Dataset entries

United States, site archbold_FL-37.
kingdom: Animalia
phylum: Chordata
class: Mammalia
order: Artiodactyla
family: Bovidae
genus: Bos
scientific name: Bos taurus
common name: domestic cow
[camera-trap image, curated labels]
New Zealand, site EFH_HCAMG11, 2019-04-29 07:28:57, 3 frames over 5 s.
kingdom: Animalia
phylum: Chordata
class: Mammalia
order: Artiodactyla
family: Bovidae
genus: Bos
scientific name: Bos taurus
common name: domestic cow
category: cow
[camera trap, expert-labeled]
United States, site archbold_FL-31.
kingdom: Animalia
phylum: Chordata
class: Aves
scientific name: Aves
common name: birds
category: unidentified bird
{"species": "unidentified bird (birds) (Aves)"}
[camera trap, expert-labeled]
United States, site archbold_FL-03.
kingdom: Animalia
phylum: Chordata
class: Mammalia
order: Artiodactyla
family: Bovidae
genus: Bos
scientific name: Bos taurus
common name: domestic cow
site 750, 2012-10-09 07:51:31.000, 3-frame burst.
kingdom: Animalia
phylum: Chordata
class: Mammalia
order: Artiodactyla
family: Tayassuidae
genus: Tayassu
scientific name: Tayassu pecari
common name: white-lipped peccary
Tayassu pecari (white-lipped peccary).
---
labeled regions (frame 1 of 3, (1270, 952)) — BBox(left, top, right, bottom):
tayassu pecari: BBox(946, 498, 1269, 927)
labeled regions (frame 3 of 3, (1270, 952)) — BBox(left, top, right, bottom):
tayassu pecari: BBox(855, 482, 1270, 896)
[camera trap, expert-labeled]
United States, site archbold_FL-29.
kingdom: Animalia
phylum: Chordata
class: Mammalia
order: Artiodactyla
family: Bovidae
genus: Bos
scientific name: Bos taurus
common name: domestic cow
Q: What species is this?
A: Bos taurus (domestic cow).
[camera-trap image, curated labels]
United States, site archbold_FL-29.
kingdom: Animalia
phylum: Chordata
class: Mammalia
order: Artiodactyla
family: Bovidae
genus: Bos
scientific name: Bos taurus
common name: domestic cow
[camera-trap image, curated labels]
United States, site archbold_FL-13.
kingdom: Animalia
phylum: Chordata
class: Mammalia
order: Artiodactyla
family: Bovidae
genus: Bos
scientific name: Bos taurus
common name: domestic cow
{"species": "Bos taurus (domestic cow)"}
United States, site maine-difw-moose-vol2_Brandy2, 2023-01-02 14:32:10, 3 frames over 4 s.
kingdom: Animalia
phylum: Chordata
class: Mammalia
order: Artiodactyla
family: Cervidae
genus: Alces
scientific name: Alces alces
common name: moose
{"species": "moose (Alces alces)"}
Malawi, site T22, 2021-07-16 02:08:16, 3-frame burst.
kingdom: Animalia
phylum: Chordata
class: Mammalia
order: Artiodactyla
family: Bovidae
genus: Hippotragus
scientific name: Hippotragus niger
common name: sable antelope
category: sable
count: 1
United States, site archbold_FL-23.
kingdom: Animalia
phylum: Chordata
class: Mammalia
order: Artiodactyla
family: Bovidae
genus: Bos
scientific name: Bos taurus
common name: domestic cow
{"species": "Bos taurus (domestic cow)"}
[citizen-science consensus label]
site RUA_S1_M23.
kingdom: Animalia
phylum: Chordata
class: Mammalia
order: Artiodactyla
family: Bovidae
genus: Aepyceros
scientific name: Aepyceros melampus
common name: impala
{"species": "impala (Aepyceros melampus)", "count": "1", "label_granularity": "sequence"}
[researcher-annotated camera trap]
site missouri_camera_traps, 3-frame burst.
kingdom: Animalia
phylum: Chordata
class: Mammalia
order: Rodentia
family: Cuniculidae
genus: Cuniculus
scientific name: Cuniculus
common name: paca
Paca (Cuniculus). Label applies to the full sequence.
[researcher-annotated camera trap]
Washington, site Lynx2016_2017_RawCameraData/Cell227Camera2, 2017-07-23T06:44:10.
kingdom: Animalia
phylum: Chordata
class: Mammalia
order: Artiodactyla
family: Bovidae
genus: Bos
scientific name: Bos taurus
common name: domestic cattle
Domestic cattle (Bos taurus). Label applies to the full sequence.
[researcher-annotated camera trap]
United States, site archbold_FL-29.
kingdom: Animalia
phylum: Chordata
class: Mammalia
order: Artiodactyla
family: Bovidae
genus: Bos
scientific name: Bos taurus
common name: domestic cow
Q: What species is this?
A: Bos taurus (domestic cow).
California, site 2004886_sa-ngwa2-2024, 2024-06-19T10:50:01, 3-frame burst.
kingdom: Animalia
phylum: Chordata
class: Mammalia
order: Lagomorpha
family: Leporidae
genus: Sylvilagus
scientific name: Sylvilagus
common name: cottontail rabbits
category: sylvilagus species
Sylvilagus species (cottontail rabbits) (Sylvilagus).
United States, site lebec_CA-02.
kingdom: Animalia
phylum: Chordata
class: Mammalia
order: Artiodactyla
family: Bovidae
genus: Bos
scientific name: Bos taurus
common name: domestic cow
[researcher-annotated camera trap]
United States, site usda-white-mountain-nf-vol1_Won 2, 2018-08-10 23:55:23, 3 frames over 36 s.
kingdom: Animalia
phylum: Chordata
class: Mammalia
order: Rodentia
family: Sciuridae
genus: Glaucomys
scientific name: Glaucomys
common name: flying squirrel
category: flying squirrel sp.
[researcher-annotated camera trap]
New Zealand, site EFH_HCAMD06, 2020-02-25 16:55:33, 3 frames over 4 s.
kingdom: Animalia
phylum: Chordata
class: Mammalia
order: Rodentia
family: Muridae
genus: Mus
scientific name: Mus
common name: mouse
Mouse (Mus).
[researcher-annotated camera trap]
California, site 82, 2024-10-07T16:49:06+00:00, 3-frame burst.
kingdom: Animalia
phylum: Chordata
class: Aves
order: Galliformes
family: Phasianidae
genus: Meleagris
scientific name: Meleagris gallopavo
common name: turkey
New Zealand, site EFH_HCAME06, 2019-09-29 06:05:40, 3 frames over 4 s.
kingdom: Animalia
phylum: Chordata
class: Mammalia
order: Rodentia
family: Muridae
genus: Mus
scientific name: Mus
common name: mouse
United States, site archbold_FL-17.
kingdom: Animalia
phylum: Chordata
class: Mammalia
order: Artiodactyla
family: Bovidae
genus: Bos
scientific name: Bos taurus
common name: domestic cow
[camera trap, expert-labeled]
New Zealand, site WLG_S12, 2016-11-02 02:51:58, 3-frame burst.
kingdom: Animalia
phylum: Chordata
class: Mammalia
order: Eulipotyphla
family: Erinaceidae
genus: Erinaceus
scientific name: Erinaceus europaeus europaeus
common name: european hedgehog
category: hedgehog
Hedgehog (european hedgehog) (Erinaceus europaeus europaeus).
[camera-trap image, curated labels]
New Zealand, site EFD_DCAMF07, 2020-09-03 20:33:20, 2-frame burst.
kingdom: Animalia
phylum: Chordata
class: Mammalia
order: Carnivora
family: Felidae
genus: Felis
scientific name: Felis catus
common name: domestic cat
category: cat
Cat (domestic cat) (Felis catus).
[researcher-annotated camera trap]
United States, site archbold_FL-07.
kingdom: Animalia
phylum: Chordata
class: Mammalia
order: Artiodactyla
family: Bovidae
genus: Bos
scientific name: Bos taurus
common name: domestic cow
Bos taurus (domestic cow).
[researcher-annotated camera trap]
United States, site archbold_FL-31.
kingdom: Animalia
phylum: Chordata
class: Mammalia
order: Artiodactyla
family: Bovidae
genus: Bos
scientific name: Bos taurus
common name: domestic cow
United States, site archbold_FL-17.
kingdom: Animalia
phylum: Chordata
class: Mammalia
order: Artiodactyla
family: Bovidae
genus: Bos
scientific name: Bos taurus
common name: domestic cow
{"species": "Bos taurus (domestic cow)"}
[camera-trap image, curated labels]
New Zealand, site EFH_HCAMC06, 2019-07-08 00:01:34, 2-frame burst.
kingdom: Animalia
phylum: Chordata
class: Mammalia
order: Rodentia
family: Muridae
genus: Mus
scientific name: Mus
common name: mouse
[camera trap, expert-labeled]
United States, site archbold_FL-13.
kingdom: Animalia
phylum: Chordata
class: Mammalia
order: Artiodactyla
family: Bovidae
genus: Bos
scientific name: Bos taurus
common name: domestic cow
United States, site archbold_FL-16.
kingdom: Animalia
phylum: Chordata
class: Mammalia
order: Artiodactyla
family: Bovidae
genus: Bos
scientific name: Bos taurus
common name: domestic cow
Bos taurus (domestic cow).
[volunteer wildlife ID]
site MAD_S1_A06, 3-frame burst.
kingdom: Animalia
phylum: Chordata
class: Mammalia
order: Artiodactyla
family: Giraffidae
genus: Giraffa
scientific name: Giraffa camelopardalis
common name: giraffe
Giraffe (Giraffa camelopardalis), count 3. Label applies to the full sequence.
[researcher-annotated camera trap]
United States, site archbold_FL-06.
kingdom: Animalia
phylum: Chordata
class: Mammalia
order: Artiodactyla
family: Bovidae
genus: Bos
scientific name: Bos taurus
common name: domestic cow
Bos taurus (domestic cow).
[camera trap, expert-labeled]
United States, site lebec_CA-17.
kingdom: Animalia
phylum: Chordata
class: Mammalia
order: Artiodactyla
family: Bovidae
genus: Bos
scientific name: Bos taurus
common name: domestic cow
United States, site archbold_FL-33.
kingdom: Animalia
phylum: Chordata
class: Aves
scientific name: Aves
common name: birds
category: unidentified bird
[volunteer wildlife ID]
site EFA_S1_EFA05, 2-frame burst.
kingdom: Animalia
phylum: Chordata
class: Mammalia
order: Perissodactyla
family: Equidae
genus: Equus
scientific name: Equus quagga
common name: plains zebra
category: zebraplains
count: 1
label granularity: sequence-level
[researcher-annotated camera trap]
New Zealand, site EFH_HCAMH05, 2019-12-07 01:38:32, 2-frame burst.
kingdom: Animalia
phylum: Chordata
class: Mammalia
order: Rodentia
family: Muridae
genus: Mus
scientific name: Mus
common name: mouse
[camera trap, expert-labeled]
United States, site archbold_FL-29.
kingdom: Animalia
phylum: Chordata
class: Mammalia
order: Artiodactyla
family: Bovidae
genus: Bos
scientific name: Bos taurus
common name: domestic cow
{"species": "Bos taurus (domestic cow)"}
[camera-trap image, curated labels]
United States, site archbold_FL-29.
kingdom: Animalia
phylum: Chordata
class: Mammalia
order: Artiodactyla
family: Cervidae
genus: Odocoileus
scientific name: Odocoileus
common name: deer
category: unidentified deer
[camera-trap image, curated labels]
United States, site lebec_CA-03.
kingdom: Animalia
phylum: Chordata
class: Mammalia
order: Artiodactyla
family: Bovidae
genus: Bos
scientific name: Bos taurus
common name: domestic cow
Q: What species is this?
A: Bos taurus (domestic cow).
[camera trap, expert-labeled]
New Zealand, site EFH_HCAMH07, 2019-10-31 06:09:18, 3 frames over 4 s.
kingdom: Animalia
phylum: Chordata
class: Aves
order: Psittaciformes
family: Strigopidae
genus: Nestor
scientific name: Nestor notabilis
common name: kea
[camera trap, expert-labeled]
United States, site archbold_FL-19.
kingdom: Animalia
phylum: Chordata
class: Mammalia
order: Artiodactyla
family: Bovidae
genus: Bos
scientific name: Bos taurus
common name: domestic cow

Exercise: The only acceptable answer is a number: how many lines in the data above hold the word "frames".

Task answer: 6